Given that Sarah has only two people in her life — a mother she doesn’t like, and a boyfriend who doesn’t like her — the fact that she spends her last days and limited money creating a doppelgänger comes across as one of many illogical or unformed conceits. Nevertheless, she spits into a cup, signs some forms, and Sarah’s Double is produced. There’s been a bit of a glitch, though, and the clone who is meant to seamlessly replace her wants, instead, to supersede her.

As Sarah is reeling from this twist, she gets another: she might just live after all. But since there can be only one Sarah, the government requires the two women to duel to the death. We learn briefly that these fights are televised for entertainment but, typically for the script’s halfhearted energy, this nod towards social satire is never fleshed out further.

From here, Sarah spends the next year training with Trent (Aaron Paul), growing ever more determined to destroy a double who’s hellbent on doing the same to her. But…why? Has Sarah suddenly discovered a zest for life?  If so, we don’t see any evidence of it. She’s still just as bland, only now she’s bland and in training, instead of bland and moping around her house. (The film was shot in Finland but stripped of any identifying details; the generic blankness of Sarah’s life is as soul-deadening as it gets.)

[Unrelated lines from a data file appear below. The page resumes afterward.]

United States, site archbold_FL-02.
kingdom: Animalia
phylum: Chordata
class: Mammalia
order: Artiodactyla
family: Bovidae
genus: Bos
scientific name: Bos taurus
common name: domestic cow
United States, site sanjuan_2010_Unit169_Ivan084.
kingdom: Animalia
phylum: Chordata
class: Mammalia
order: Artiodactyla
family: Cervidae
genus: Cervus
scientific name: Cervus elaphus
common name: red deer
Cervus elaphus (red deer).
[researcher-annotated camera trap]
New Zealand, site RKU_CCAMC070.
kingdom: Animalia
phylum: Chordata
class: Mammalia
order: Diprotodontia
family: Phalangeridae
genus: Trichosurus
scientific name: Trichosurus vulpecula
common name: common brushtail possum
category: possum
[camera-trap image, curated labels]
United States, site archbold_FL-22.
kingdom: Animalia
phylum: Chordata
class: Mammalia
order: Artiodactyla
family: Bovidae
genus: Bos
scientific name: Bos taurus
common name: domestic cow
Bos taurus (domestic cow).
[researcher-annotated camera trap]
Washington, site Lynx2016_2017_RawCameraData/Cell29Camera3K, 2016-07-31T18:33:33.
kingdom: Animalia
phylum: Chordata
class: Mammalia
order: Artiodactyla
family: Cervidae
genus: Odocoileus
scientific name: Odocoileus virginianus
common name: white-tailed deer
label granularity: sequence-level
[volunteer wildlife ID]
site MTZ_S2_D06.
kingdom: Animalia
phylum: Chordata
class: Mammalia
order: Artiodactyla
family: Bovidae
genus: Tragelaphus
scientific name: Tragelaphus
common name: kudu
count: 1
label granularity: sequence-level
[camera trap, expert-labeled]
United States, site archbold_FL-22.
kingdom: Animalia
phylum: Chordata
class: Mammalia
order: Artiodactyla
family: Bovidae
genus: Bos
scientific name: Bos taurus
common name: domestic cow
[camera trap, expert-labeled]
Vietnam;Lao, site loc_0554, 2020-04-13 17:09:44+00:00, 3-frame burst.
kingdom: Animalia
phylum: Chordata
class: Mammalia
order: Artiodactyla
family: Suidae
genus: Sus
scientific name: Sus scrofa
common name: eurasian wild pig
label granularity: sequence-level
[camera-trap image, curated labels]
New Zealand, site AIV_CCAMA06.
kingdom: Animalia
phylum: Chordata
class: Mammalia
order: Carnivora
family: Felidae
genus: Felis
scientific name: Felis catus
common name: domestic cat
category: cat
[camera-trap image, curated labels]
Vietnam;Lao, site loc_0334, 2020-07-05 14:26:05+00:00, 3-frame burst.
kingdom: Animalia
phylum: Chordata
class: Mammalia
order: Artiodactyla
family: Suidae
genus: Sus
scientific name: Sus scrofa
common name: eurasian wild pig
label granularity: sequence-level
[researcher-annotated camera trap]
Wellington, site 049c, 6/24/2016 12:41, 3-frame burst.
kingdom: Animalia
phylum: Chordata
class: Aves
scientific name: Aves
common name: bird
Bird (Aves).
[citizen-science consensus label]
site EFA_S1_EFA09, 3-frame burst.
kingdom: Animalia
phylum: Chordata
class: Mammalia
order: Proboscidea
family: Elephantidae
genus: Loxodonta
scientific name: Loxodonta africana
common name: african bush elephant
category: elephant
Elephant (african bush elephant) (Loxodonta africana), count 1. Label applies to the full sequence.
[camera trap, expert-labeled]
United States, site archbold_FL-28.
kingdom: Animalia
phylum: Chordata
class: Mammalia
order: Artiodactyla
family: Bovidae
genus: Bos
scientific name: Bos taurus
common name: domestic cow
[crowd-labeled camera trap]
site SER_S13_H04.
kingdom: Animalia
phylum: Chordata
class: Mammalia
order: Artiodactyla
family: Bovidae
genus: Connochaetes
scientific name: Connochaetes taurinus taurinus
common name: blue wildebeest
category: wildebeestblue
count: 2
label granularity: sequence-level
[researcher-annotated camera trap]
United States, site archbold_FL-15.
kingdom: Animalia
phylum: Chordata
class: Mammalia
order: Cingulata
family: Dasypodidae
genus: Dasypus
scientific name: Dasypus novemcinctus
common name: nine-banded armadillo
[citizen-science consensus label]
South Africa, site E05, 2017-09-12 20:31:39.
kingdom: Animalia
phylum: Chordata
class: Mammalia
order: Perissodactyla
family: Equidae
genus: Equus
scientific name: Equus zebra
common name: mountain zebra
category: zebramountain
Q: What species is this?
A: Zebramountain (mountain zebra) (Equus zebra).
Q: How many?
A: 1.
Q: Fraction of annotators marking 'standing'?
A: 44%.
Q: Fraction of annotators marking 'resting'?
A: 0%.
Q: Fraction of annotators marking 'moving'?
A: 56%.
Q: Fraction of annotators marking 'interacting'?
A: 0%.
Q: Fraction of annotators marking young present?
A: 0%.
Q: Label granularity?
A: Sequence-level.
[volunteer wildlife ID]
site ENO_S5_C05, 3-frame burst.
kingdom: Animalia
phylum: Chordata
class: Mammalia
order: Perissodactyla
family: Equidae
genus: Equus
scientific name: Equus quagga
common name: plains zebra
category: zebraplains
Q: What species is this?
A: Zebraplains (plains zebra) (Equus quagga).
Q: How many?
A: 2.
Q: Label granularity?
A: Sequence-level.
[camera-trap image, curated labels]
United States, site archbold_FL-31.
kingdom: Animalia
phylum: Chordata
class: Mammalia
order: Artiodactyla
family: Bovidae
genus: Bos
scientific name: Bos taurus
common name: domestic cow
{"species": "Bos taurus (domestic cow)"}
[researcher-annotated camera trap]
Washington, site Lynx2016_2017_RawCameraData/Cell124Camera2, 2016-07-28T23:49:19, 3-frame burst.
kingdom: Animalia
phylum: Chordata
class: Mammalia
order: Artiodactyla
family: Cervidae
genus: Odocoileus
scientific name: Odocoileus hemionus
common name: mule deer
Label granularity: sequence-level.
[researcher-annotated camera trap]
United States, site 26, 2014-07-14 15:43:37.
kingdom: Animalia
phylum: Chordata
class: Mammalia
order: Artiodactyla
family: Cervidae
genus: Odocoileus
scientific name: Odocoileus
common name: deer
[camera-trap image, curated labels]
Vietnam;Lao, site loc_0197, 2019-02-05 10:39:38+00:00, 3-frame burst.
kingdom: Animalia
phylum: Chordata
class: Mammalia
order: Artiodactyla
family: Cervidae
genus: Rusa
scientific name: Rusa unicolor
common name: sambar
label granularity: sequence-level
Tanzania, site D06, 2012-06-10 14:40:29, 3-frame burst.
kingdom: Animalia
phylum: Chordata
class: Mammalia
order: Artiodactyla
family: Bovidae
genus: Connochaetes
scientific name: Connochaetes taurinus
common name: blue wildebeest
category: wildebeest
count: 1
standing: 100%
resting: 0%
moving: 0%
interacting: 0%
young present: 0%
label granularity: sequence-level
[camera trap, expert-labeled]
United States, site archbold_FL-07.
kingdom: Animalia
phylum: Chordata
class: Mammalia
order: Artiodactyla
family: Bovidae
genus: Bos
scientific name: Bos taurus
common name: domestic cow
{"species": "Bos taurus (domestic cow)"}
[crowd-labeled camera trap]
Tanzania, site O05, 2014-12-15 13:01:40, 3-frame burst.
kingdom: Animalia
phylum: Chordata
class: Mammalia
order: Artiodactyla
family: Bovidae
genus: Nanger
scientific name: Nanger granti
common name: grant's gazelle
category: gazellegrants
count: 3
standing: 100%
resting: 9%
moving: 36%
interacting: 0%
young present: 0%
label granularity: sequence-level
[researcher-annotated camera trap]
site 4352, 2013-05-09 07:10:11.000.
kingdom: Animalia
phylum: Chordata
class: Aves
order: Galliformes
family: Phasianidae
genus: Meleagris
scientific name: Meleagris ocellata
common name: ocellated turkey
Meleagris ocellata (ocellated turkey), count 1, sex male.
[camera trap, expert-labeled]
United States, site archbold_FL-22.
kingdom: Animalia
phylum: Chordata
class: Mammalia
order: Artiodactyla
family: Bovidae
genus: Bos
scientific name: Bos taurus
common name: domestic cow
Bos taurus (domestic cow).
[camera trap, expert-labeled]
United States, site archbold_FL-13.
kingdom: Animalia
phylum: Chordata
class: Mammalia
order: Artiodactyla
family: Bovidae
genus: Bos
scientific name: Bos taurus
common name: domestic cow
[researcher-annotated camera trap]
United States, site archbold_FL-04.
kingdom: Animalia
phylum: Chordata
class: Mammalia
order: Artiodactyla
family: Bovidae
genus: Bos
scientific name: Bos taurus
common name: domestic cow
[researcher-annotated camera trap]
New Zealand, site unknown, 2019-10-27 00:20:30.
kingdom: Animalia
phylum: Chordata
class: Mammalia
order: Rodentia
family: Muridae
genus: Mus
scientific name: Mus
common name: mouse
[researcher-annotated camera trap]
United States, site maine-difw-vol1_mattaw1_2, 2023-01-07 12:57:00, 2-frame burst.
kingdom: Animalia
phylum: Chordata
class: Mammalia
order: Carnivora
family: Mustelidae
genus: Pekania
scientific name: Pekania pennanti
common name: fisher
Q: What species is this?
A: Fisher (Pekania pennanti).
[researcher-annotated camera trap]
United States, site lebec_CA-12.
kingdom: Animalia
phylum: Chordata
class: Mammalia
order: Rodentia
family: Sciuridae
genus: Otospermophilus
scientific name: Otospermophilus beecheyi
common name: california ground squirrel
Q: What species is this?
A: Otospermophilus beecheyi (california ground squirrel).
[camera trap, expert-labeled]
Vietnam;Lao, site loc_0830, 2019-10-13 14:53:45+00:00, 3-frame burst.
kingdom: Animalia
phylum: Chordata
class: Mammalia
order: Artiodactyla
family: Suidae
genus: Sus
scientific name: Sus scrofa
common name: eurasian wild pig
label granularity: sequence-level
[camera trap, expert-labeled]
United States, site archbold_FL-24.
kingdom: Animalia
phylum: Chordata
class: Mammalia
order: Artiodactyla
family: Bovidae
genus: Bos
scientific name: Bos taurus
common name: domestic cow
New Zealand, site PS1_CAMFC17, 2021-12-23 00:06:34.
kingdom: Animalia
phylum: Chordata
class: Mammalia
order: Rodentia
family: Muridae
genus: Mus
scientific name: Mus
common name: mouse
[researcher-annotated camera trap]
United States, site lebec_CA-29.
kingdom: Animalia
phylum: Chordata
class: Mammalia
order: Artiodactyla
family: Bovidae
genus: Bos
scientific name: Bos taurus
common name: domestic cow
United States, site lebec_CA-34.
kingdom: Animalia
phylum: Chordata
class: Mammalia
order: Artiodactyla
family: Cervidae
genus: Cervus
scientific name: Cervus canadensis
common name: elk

Stearns has a distinctly poker-faced style that has earned him comparisons to early Yorgos Lanthimos. But in relying so much on Sarah’s flat affect and the film’s visually and thematically chilly tone, he’s given neither his movie a reason to move forward nor his audience reason to care.

Because he appears more fleetingly, Paul is able to tap into the self-consciously stilted dialogue and delivery, making his intermittent appearances bleakly amusing. Awkward interactions with Sarah’s bluntly tactless doctor (June Hyde) are also entertaining. Since Sarah never really grows, though, what should feel deadpan too often comes across as merely monotonous.

We can see and even appreciate Stearns’ spiky cultural commentary, and “Dual” might have made for a promising “Black Mirror” episode. Or, with less space to fill and more need for precision, it could have been a very strong short. But ultimately the movie asks a lot of us, while simultaneously withholding too much. The concept remains compelling, but the execution both figuratively and literally falls flat.

“Dual” opens in US theaters April 15 and on VOD May 20.